The user, a man, discusses an ongoing insecurity related to his current girlfriend’s past sexual history, which was known to him before they started dating. He notes that he has been working through this feeling, though he has not asked her to change anything about her past or present behavior regarding this issue.
The user also expresses mild dissatisfaction with their current sex life, feeling his previous long-term partners were more passionate. When the girlfriend brought up a YouTube video discussing men with experienced partners, she suggested he should feel lucky for her history, leading to a confrontation where the user admitted he did not find her experience particularly beneficial. Now that she is upset, the user is questioning whether he should have lied to avoid conflict.

AITAH for telling my gf sex with her isn’t great despite her experience?








As renowned relationship therapist Esther Perel explains, “The primary task of intimacy is not to get your needs met, but to take responsibility for your own experience.” This situation highlights a breakdown in managing personal insecurities (the user’s regarding her past) and communicating dissatisfaction (regarding the sex life) without placing blame or making unfavorable comparisons.
The user’s insecurity stems from a common comparison trap, exacerbated by his girlfriend framing her past as a value proposition (‘you should feel lucky’). When pressed, the user reverted to honesty, but the delivery was poor because it involved comparing her negatively to his exes, which is highly damaging. While honesty is crucial, it must be delivered constructively. The girlfriend’s motivation might be seeking validation that her past is accepted, but the user’s response focused only on what he felt was lacking now, leading to an attack on her perceived contribution.
The user’s action of telling the truth, while perhaps ethically sound in a vacuum, was inappropriate in context because it was presented as a direct criticism based on comparisons, rather than a constructive conversation about mutual sexual needs. A more effective approach would have been to address the sexual satisfaction issue separately, focusing on ‘I need’ statements about shared future intimacy rather than ‘You are not as good as’ statements based on past partners.
THE COMMENTS SECTION WENT WILD – REDDIT HAD *A LOT* TO SAY ABOUT THIS ONE.

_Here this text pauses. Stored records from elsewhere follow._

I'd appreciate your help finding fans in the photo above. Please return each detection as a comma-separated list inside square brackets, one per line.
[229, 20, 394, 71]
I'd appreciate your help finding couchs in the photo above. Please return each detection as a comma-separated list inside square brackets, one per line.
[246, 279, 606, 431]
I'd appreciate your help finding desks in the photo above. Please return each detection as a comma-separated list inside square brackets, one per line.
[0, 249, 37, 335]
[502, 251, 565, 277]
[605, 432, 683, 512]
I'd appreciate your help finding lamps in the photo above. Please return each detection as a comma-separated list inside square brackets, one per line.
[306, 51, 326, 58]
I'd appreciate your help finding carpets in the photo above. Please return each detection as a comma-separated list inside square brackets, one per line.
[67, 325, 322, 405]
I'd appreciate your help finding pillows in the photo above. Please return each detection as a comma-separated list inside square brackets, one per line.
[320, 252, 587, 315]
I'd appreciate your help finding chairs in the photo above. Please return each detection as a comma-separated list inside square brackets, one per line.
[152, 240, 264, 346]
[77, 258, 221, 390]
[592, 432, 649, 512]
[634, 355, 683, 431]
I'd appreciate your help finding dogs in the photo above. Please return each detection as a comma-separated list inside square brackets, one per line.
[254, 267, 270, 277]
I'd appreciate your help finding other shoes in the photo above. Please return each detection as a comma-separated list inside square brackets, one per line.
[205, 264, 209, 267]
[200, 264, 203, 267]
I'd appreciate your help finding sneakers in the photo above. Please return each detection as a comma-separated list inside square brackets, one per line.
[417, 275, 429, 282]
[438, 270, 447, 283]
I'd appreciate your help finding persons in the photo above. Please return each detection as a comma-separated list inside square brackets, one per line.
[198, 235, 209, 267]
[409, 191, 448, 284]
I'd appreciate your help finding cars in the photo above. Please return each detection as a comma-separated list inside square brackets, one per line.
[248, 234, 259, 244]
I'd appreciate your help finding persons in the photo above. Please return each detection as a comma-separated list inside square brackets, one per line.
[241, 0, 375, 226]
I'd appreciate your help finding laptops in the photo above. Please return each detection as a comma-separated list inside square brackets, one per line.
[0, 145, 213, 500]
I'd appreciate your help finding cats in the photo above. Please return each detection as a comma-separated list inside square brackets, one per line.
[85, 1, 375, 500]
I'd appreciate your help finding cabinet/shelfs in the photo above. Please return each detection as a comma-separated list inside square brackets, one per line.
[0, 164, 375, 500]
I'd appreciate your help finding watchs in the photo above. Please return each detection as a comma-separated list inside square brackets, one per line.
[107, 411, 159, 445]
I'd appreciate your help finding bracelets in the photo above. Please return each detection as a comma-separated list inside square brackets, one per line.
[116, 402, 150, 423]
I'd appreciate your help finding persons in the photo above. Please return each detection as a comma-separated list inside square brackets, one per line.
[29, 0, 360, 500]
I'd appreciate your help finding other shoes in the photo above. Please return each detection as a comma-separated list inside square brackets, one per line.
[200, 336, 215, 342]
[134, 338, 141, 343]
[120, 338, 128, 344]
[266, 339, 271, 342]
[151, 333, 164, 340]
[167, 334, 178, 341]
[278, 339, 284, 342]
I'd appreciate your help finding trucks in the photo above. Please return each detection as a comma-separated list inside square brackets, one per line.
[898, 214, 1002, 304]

The user is currently in a difficult emotional position, having prioritized short-term honesty about his lack of fulfillment in the sexual aspect of the relationship over maintaining peace. His action reflects a desire for authenticity but clashes directly with his girlfriend’s expectation that he should value her past experiences, leading to her feeling hurt and upset.
The core conflict centers on whether the user was obligated to lie to protect his girlfriend’s feelings about her past and his current sexual satisfaction, or if his honest, albeit hurtful, assessment was necessary. Should he have simply agreed to avoid the argument, or was telling the truth about his experience the only way forward, despite the negative reaction?